Ion Channels & Quantum Computing
The theory also relates the results of recent studies of the potassium channel and its electrical properties to the requirements for quantum computing. There have been schemes for quantum computers involving ion traps, based on electostatic interactions between ions held in microscopic traps, that have a resemblance to Bernroider’s interpretation of the possible quantum state of the K+ channel.
The authors deny that the rapid decoherence of quantum states in the brain calculated by Tegmark applies to their model. They argue that the ions are not freely moving in the ion filter area of the closed potassium channel, but are held in place by the surrounding electrical charges and the external field. The ions are particularly insulated within the carboxyl binding pockets, and it is suggested the decoherence could be avoided for the whole of the gating period of the channel, which is in the range of 10-13 seconds.

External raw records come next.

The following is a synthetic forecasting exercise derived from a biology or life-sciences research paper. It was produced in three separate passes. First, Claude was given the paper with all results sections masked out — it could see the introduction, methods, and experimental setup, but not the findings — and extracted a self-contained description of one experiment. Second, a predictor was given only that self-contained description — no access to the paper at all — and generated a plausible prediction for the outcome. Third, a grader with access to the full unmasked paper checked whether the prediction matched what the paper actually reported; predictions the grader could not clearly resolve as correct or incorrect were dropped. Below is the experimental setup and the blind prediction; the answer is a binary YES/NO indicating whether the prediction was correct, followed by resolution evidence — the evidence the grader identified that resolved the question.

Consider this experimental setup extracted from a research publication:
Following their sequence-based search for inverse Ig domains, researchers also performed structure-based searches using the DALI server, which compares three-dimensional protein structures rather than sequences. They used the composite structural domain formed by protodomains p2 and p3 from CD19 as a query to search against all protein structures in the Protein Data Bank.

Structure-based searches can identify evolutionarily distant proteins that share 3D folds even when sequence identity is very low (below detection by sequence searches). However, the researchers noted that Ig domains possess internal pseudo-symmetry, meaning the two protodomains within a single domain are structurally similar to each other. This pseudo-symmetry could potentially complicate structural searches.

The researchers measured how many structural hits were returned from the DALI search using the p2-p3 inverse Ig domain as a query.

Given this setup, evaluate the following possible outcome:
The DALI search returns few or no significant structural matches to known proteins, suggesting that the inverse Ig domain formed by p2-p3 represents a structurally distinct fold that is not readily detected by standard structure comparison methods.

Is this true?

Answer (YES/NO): NO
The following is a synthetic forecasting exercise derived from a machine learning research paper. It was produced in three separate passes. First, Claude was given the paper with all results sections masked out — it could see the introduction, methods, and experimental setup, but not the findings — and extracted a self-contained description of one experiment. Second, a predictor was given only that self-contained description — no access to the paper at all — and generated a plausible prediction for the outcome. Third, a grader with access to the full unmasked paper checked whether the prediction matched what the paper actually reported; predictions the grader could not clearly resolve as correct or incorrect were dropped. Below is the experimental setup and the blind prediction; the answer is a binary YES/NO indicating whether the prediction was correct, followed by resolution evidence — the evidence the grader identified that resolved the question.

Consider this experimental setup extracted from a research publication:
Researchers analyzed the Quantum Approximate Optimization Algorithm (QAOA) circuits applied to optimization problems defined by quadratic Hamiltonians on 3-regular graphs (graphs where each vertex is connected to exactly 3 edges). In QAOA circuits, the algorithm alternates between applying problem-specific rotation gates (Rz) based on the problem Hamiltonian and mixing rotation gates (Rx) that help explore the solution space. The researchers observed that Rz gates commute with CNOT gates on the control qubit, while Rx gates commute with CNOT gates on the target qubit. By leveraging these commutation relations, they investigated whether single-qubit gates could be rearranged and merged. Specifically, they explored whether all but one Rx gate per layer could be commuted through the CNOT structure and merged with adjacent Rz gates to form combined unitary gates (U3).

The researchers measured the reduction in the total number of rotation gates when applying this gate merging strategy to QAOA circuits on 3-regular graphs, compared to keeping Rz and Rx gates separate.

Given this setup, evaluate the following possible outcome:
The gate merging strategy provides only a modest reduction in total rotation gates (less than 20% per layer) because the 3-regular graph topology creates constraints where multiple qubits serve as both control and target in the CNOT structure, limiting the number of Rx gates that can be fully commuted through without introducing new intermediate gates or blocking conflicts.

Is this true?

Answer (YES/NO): NO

Entanglement & Ion Channels
The authors also raise the question of whether given quantum coherence in the ion channel, it is possible for the channel states to be communicated to the rest of the cell membrane. This could include connections to other ion channels in the same membrane, possibly by means of quantum entanglement.
Bernroider’s work might not be considered to be a fully fledged separate quantum consciousness theory. In the early part of the decade, Bernroider seemed to associate himself with David Bohm’s implicate order, but the lack of much specific neuroscience in Bohm’s version makes it hard to make any definite connection between it and the type of detailed neuroscientific argument offered by Bernroider.

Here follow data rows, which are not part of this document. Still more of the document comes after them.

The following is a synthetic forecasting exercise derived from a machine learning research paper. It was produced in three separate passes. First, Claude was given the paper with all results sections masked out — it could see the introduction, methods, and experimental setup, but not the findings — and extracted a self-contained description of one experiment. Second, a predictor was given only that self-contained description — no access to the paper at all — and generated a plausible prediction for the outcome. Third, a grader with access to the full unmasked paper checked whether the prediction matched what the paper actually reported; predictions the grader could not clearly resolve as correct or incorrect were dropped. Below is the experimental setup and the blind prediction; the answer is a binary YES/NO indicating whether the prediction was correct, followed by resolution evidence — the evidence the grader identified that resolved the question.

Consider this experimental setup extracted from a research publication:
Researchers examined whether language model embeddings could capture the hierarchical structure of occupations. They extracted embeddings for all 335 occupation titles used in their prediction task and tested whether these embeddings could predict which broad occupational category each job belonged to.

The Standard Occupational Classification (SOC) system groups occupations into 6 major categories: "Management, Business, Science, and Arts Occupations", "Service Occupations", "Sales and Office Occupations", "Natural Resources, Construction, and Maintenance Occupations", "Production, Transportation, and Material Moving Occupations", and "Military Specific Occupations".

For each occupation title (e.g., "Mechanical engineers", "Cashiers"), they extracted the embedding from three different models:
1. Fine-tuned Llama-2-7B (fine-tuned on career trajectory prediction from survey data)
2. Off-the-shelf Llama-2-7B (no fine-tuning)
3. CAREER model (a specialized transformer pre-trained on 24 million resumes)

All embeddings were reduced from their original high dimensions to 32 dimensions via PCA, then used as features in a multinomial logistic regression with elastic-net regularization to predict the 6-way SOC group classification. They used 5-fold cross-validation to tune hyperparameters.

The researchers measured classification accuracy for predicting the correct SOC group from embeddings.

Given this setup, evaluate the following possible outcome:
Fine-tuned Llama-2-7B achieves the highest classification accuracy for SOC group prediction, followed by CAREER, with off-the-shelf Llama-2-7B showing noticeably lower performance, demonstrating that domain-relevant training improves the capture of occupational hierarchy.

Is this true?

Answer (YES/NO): NO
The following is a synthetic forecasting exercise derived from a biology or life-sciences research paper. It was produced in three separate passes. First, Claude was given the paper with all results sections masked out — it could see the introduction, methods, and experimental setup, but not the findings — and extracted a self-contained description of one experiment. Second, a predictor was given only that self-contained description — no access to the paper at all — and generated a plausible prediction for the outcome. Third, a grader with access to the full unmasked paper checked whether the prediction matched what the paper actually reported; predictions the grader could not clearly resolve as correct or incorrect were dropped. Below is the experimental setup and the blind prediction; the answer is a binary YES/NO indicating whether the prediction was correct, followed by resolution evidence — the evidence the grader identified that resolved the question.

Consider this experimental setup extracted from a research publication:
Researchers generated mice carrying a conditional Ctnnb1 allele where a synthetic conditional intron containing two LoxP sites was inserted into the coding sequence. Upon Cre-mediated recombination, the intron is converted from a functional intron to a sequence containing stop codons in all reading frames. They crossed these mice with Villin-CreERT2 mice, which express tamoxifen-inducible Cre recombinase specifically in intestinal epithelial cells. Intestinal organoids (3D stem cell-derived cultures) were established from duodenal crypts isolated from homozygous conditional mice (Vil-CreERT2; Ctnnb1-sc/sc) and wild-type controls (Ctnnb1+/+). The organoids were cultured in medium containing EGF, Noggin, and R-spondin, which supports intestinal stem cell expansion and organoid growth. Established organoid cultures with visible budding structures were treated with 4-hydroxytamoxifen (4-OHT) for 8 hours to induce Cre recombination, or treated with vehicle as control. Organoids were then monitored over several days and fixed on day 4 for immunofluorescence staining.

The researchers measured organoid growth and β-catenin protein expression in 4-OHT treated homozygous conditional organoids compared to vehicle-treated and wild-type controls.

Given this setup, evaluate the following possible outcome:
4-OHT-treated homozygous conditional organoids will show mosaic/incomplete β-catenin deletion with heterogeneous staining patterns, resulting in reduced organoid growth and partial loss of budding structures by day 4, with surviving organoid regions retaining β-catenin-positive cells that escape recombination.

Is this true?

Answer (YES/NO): NO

Bernroider can be seen to differ from the various quantum brain dynamics theories that derive from Umezawa, in concentrating on quantum mechanics rather than quantum field theory, and in not giving a major role to water. It also varies from Orch OR in focusing on the cell membrane rather than the cytoskeleton and on the axons rather than the dendrites, and by dealing with simple ions rather than Bose condensates. However, it is possible to speculate that wave function collapse under the Bernroider proposals could still result in objective reduction, and thus provide a link to Penrose’s fundamental spacetime geometry.

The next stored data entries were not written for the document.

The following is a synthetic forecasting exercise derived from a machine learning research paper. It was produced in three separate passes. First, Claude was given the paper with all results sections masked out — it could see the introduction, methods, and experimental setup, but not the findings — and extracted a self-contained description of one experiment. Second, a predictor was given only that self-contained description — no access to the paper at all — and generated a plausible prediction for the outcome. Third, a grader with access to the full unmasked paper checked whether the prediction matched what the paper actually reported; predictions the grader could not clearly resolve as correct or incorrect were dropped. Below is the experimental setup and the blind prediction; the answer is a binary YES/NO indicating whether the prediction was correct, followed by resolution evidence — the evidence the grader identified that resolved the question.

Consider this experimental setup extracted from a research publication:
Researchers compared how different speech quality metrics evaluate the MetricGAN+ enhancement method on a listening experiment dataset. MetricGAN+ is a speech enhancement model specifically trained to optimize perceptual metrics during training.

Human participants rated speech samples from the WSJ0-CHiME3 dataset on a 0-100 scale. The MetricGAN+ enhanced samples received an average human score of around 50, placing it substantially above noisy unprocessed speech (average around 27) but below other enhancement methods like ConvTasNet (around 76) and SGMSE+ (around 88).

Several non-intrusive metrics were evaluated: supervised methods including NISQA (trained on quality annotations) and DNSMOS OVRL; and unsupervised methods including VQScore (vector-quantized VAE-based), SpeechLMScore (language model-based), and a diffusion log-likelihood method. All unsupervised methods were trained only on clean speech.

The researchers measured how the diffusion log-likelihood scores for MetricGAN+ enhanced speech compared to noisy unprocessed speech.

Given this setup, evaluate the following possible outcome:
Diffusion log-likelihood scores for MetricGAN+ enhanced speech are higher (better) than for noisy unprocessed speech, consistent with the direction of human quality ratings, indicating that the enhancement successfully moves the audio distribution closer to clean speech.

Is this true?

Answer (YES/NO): NO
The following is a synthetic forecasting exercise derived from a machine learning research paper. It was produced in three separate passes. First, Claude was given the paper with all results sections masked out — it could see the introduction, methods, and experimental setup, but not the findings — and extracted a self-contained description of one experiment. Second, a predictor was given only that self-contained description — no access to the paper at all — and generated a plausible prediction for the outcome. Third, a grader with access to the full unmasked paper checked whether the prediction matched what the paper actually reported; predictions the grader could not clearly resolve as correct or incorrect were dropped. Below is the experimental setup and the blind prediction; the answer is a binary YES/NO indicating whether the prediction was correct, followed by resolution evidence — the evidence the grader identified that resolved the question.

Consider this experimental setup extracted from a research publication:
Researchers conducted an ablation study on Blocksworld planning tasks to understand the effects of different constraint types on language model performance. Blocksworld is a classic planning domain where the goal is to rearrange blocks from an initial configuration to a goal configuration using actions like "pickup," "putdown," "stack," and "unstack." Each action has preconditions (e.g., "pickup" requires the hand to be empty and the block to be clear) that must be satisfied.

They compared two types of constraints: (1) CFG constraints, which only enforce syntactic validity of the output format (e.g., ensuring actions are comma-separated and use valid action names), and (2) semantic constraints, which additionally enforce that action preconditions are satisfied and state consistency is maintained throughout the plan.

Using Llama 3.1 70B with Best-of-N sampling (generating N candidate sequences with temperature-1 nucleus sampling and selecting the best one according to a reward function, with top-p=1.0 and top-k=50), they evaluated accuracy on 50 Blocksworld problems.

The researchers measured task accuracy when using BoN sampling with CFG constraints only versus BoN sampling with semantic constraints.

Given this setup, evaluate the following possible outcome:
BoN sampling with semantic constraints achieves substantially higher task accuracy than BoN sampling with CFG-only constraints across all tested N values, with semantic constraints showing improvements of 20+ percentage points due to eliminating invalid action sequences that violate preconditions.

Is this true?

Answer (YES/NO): YES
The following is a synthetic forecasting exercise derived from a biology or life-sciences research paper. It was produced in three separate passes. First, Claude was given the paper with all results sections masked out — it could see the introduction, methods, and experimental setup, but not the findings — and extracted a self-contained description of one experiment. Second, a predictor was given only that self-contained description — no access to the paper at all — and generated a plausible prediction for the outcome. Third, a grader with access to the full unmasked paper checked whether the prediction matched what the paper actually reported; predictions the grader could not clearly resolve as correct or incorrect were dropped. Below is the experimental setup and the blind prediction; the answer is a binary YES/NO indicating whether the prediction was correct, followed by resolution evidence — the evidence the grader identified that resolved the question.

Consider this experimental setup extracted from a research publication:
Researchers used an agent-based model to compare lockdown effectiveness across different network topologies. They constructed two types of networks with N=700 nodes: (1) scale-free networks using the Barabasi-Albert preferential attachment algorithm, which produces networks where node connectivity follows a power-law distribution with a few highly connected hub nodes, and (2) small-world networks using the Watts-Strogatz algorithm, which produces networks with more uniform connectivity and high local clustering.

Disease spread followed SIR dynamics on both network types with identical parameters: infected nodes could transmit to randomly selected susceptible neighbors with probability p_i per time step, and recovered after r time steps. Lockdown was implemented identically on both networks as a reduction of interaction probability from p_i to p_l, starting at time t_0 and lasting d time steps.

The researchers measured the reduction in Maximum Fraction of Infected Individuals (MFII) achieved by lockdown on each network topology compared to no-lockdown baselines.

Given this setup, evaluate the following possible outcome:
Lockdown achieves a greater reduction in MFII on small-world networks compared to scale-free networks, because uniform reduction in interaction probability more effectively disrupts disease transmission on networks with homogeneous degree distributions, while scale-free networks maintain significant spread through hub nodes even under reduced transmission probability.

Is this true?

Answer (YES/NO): NO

Bernroider’s theory might be seen to represent even more of a challenge to conventional neuroscience than the other quantum consciousness theories. This is because its recruits as its basis the axon membrane and ion channels which form a crucial part of the conventional neuroscience model, and then tries to remodel these core structures on a quantum-driven basis. It is hard to deny that if this theory were to become better substantiated, it would produce in neuroscience a revolution of the most profound kind.